[Source data]
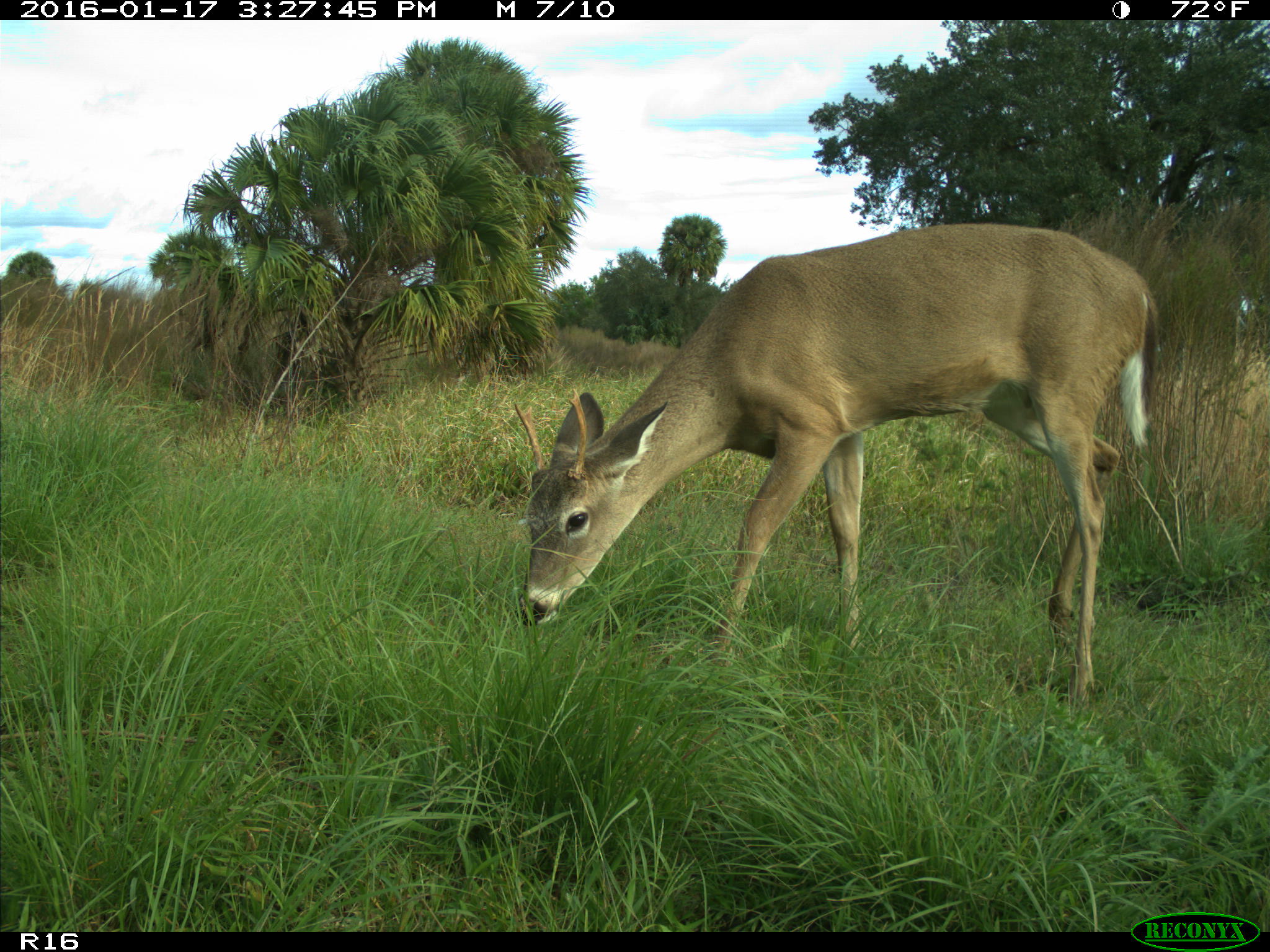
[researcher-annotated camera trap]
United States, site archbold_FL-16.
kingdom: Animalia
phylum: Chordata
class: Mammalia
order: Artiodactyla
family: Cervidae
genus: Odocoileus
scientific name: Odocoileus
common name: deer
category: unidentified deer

» Your goal: Write out the entries above in full and exactly; no pictures.

» Task response:
[researcher-annotated camera trap]
United States, site archbold_FL-16.
kingdom: Animalia
phylum: Chordata
class: Mammalia
order: Artiodactyla
family: Cervidae
genus: Odocoileus
scientific name: Odocoileus
common name: deer
category: unidentified deer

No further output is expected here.